That's good Grannyjo, you're smart for speaking up before you're negatively affected by her.  She doesn't seem to have any consideration for others, so you should feel good about your decision.


----------



## Gary O' (Aug 15, 2019)

grannyjo said:


> She told me that she was buying a home within a 3 hour drive of my home, so that she could visit every few months.


Sometimes this planet just ain't big enough


----------



## Butterfly (Aug 15, 2019)

Good for you, Grannyjo!!


----------



## terry123 (Aug 15, 2019)

Good for you! Life is too short to deal with people like that.


----------



## Gary O' (Aug 15, 2019)

terry123 said:


> Life is too short to deal with people like that


Or too long


----------



## Patio Life (Aug 16, 2019)

Good job. You prevented future frustration and upset for yourself. Being blunt now means you don't need to be blunt later. At least I hope she got the clue, some super selfish people don't. If she wants to visit just tell her you are not available or just don't want company.


----------



## charry (Aug 16, 2019)

Good for you ...i wont be around those type of people now, ......


----------



## StarSong (Aug 16, 2019)

How sad for your niece to be so socially awkward that she doesn't know when it's time to leave.  I know a couple of people like that, though they don't come for overnights.  Perish the thought.

When people overstay in the evening or are the last ones remaining at a party but show no sign of exiting, hubby and I will say things like, "Let me wrap up a few leftovers for you." While doing so, we comment on how nice it was to see them again. Then we start moving them toward the door. 

Nobody's feelings have ever been noticeably hurt, which leads me to believe that we're not the first to employ those strategies.


----------



## toffee (Aug 16, 2019)

well if u made it clear its for just the day -- but its hard to say dont visit !


----------



## Butterfly (Aug 17, 2019)

toffee said:


> well if u made it clear its for just the day -- but its hard to say don't visit !



I don't see any reason a person should feel they have to put up with being "visited" by someone they don't want to be visited by, especially if they won't leave.  The person grannyjo is referring to is evidently a serial moocher.


----------



## Floridatennisplayer (Aug 18, 2019)

So, she has no friends or family. She likes to come and visit with you once in a while.  She's your niece.......and this bothers you?  And you had to set her straight?

I feel bad for her that she's treated this way.  My nieces can visit us anytime, any day, without a required notice, as long as they want.


----------



## Lara (Aug 18, 2019)

Speaking of being blunt. When my kids ask my opinion, I don't beat around the bush nor sugar-coat it.

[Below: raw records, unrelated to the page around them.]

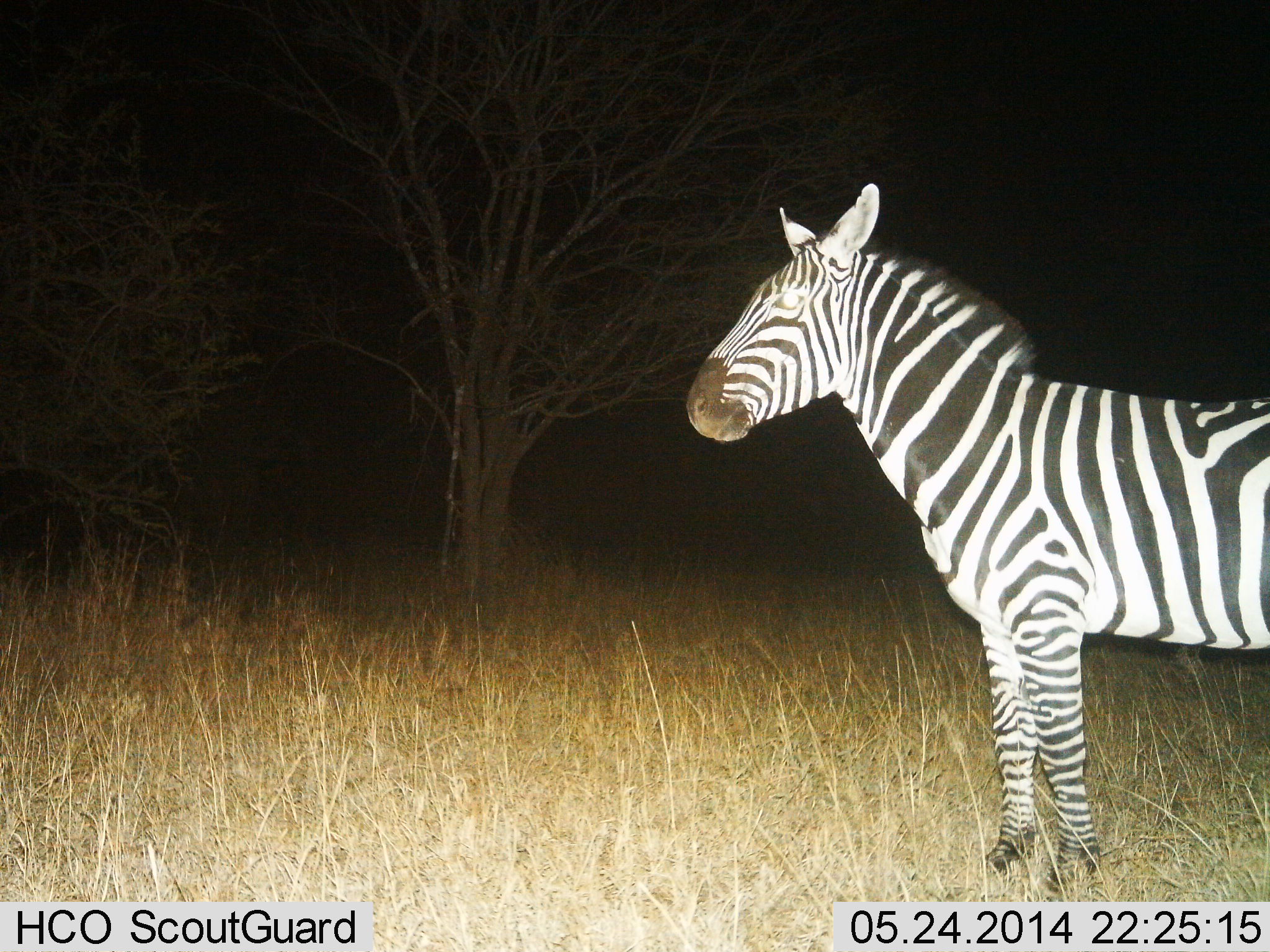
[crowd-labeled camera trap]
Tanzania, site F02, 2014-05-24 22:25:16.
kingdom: Animalia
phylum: Chordata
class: Mammalia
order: Perissodactyla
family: Equidae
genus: Equus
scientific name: Equus quagga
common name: plains zebra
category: zebra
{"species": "zebra (plains zebra) (Equus quagga)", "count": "1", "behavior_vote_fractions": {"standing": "100%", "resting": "0%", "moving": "0%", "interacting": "0%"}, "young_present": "0%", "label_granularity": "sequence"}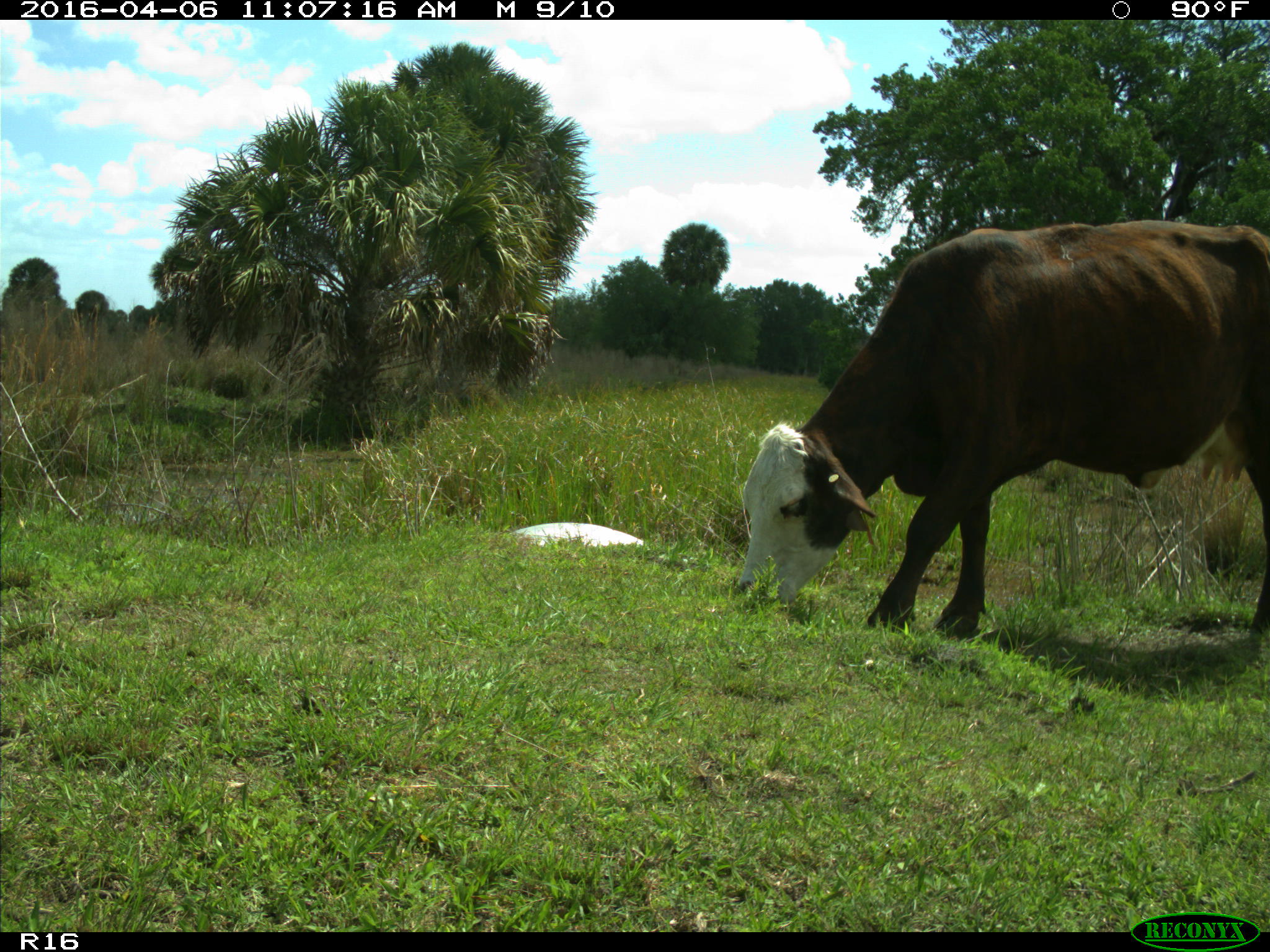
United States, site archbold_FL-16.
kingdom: Animalia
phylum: Chordata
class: Mammalia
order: Artiodactyla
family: Bovidae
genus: Bos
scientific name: Bos taurus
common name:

I feel I should be honest and straight forward with them so I'm real. But....

I finally realized, with one child in particular, that she doesn't really want my opinion. She's already made up her mind, and only wants validation. I told her once not to ask my opinion because I can't be less than truthful...but she still does it.

And she doesn't want my opinion to be laced with even the slightest touch of negativity. So I've begun to delicately reword my opinion to avoid that train wreck


----------



## Catlady (Aug 25, 2019)

Floridatennisplayer said:


> So, she has no friends or family. She likes to come and visit with you once in a while.  She's your niece.......and this bothers you?  And you had to set her straight?
> 
> I feel bad for her that she's treated this way.  My nieces can visit us anytime, any day, without a required notice, as long as they want.


You obviously don't know the history about Grannyjo's niece.  She's a clueless and rude moocher who has no boundaries and overstays her welcome at everyone she visits.   She expects to be fed and waited on way past the normal stay.   Read up about it.
https://www.seniorforums.com/threads/ive-had-enough.37141/
Grannyjo, I'm glad you've finally grown a spine, I hope you keep it up.  If she comes to town and wants to see you, just meet her at a restaurant and if she wants to stay at your place tell her you like your privacy.  I've wondered about you and the niece many times.


----------